Il tenente Christine Bolok è stato colpito dallo sperone di un gallo da combattimento, l’lama d’acciaio affilata come un rasoio che è tipicamente applicata alle zampe di questi animali durante le lotte organizzate all’ultimo sangue dagli scommettitori.

La lama lo ha colpito alla coscia sinistra, recidendogli l’arteria femorale. È stato portato d'urgenza in ospedale ma all’arrivo era già morto.

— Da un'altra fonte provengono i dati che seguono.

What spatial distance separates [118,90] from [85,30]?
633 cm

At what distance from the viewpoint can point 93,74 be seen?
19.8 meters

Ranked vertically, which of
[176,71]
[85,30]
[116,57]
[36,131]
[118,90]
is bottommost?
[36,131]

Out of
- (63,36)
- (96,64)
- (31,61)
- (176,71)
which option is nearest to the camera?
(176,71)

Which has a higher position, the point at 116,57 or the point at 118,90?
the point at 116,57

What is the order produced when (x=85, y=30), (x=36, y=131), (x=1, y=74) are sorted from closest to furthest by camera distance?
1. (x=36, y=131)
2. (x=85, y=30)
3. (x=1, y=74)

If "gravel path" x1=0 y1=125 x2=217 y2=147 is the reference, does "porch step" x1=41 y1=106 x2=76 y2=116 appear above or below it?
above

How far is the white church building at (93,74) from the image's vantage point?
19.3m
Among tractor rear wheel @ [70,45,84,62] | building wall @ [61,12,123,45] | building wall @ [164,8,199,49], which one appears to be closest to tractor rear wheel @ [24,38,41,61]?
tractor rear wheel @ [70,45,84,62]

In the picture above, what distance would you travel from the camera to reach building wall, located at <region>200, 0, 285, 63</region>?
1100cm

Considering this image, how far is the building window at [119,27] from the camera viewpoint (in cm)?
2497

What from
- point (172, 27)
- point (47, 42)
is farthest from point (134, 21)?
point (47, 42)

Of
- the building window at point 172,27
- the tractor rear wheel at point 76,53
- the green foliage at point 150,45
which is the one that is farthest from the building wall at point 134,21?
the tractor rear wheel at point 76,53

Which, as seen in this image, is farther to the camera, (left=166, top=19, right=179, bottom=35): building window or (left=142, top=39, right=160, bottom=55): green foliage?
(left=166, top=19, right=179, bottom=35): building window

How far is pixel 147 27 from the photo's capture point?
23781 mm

La popolare pratica del combattimento tra galli è stata bandita nelle Filippine per via dell’epidemia di coronavirus e delle limitazioni sul distanziamento sociale.

Prima della pandemia era un’attività piuttosto popolare pur se consentita unicamente nelle apposite arene autorizzate la domenica e nei gironi festivi nazionali o durante le festività locali, secondo la The Philippine News Agency (PNA), agenzia di stampa governativa.

​Il capo della polizia provinciale, il colonnello Arnel Apud, ha detto alla France Presse che l'incidente è stato incredibilmente fortuito, definendolo "una sfortuna che non so spiegare".

"Non potevo crederci quando mi è stato detto. Questa è la prima volta nei miei 25 anni da poliziotto che ho perso un uomo a causa dello sperone di un gallo da combattimento".

Il capo della polizia ha anche porto le sue più profonde condoglianze alla famiglia della vittima, riportano i media.

Tre persone sono state arrestate e sette galli da combattimento confiscati, oltre al poco denaro contante della posta delle scommesse. Altri tre sospetti rimangono tuttavia latitanti.